━━━ DATA PROVIDED ━━━
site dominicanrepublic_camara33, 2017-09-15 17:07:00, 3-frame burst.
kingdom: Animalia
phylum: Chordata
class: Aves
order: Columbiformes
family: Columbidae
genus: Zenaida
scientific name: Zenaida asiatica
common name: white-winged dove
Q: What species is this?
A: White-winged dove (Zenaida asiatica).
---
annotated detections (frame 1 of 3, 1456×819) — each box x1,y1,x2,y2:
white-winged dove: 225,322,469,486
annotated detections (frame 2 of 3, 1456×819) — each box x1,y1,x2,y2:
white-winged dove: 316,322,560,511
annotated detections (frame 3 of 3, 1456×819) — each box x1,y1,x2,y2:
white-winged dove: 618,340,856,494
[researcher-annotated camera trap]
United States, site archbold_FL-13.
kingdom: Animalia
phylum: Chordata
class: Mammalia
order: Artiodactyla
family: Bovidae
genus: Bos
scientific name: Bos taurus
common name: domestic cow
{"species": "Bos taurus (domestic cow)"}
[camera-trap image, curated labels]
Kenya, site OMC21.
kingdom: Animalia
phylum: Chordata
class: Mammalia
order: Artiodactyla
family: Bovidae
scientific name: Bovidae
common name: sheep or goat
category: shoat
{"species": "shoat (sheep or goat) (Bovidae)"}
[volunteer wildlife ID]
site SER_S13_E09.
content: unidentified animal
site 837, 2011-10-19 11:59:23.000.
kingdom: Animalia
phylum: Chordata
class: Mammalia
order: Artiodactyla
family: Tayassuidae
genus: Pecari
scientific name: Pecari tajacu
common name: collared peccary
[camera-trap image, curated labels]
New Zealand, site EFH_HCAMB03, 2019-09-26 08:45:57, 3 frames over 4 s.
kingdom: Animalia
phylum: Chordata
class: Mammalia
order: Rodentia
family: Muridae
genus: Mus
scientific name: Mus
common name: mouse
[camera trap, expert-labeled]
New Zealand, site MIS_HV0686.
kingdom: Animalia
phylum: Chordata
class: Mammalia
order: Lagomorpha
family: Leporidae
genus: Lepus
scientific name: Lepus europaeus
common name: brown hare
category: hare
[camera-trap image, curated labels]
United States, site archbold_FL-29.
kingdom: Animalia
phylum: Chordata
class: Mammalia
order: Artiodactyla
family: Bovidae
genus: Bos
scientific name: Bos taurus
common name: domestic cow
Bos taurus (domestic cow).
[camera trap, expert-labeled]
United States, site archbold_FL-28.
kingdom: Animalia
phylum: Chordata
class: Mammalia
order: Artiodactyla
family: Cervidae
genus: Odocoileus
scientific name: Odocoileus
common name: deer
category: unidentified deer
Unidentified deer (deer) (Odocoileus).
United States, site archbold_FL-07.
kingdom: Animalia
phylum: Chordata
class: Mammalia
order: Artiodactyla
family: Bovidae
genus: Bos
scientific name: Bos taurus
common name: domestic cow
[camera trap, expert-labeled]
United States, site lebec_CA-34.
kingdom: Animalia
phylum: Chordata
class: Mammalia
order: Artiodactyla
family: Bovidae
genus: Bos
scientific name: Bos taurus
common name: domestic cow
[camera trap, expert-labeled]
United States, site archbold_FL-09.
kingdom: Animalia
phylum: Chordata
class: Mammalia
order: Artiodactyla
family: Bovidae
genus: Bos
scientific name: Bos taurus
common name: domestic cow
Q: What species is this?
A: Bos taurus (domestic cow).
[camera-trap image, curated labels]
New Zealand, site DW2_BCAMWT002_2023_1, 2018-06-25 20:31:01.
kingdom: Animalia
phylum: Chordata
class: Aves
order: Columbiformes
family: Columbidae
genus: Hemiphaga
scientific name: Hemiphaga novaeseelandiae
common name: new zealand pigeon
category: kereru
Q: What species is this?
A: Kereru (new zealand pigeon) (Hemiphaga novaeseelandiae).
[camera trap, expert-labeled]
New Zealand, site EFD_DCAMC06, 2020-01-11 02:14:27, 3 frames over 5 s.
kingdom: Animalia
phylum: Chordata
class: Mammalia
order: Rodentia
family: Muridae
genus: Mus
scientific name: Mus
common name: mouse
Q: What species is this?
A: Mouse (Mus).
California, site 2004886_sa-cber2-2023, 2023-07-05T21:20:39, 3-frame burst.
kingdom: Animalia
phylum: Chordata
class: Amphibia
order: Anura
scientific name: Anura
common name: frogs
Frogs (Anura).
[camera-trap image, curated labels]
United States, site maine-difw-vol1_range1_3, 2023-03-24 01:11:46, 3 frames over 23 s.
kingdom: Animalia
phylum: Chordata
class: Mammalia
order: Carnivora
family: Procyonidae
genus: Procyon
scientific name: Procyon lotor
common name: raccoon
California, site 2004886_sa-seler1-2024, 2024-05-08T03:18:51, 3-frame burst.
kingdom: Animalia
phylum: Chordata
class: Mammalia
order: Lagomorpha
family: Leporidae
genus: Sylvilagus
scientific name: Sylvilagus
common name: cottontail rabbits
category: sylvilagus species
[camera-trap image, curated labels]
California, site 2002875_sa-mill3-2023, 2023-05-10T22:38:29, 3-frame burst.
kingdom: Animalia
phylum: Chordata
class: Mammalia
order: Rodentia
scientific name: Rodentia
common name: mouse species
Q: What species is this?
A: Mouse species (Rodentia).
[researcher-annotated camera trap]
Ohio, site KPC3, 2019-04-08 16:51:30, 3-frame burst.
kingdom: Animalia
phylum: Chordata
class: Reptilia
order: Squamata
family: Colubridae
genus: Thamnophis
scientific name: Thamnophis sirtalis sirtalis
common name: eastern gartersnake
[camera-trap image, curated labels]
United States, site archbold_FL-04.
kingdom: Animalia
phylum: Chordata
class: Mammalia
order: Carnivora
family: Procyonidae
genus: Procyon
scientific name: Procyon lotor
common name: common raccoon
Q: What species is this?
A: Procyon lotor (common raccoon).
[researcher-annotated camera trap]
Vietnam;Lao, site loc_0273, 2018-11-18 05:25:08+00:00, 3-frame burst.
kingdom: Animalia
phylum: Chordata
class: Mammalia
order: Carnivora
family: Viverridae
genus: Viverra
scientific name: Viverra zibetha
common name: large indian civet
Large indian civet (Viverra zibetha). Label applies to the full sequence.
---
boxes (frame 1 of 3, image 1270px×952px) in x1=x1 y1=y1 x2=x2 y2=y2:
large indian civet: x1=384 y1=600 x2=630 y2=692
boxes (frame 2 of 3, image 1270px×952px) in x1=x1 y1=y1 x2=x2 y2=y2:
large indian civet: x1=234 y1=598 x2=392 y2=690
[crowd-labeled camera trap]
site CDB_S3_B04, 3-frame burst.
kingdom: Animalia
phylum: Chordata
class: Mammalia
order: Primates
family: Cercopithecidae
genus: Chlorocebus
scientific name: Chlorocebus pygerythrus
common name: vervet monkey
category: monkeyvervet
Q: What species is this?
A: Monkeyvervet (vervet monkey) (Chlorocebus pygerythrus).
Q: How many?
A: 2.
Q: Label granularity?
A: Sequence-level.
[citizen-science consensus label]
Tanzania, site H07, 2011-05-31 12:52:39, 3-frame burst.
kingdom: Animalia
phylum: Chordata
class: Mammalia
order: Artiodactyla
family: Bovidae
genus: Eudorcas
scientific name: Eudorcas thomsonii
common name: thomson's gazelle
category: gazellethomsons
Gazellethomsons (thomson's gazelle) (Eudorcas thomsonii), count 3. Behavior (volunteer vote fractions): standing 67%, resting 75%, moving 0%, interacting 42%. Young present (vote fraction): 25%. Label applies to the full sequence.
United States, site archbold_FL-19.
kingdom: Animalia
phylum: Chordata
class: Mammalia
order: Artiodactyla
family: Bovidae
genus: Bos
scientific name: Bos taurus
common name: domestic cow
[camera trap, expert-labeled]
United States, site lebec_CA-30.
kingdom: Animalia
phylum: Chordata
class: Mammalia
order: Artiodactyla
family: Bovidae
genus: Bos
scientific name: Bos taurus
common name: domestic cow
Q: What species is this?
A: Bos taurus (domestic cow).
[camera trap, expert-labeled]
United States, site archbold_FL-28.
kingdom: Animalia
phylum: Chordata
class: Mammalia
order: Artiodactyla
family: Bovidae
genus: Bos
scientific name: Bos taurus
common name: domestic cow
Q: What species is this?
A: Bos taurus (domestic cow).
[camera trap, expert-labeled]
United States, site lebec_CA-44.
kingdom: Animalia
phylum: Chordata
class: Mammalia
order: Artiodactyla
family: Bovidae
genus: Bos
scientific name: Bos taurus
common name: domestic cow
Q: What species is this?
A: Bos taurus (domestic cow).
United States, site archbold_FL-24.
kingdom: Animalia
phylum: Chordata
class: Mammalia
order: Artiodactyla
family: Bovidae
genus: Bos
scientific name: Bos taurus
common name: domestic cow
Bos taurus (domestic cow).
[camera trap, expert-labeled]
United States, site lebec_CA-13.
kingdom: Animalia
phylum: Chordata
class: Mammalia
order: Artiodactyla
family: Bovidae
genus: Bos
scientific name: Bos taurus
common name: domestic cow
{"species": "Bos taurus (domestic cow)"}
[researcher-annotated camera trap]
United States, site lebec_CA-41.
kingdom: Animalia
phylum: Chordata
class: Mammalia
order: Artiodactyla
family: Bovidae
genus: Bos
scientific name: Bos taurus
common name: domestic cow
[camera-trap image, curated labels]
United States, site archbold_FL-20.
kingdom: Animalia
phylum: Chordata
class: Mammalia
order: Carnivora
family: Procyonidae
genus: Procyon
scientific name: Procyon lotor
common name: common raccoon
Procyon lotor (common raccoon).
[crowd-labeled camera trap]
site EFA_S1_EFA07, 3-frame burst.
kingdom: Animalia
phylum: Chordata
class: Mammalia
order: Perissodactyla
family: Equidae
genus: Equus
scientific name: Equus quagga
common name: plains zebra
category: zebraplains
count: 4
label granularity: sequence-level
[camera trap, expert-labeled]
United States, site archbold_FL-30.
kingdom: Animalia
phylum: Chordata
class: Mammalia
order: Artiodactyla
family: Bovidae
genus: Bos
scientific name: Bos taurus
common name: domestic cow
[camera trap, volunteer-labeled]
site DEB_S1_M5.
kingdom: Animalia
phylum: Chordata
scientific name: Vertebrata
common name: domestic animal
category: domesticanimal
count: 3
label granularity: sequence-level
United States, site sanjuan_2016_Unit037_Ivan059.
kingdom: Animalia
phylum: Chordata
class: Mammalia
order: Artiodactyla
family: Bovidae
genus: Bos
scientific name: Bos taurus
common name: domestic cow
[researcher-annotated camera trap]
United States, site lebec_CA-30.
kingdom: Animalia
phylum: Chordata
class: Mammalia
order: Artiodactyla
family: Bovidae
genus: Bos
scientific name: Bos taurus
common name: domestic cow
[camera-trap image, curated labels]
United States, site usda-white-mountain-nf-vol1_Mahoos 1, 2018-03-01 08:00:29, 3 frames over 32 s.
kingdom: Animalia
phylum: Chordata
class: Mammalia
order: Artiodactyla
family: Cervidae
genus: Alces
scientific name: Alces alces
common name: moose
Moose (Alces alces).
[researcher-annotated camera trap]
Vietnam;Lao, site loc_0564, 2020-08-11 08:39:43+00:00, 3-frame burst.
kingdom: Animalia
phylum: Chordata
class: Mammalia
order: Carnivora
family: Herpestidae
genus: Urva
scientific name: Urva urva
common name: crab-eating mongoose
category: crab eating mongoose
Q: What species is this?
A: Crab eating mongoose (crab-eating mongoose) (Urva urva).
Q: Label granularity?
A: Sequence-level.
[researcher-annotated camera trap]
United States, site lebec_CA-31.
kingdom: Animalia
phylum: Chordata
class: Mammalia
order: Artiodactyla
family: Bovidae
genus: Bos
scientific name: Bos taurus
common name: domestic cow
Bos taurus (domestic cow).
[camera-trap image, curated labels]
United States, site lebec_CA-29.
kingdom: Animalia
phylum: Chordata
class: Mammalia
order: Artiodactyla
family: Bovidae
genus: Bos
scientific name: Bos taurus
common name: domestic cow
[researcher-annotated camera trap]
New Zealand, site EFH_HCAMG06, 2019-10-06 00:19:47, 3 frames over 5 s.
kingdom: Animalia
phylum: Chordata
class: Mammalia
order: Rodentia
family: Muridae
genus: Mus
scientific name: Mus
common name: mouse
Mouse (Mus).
━━━
→ WHAT THIS TASK INVOLVES: Copy out word for word each line of the listing, from the very first line down to the line containing "scientific name: Pecari tajacu", and stop after that line.

→ TASK ANSWER:
site dominicanrepublic_camara33, 2017-09-15 17:07:00, 3-frame burst.
kingdom: Animalia
phylum: Chordata
class: Aves
order: Columbiformes
family: Columbidae
genus: Zenaida
scientific name: Zenaida asiatica
common name: white-winged dove
Q: What species is this?
A: White-winged dove (Zenaida asiatica).
---
annotated detections (frame 1 of 3, 1456×819) — each box x1,y1,x2,y2:
white-winged dove: 225,322,469,486
annotated detections (frame 2 of 3, 1456×819) — each box x1,y1,x2,y2:
white-winged dove: 316,322,560,511
annotated detections (frame 3 of 3, 1456×819) — each box x1,y1,x2,y2:
white-winged dove: 618,340,856,494
[researcher-annotated camera trap]
United States, site archbold_FL-13.
kingdom: Animalia
phylum: Chordata
class: Mammalia
order: Artiodactyla
family: Bovidae
genus: Bos
scientific name: Bos taurus
common name: domestic cow
{"species": "Bos taurus (domestic cow)"}
[camera-trap image, curated labels]
Kenya, site OMC21.
kingdom: Animalia
phylum: Chordata
class: Mammalia
order: Artiodactyla
family: Bovidae
scientific name: Bovidae
common name: sheep or goat
category: shoat
{"species": "shoat (sheep or goat) (Bovidae)"}
[volunteer wildlife ID]
site SER_S13_E09.
content: unidentified animal
site 837, 2011-10-19 11:59:23.000.
kingdom: Animalia
phylum: Chordata
class: Mammalia
order: Artiodactyla
family: Tayassuidae
genus: Pecari
scientific name: Pecari tajacu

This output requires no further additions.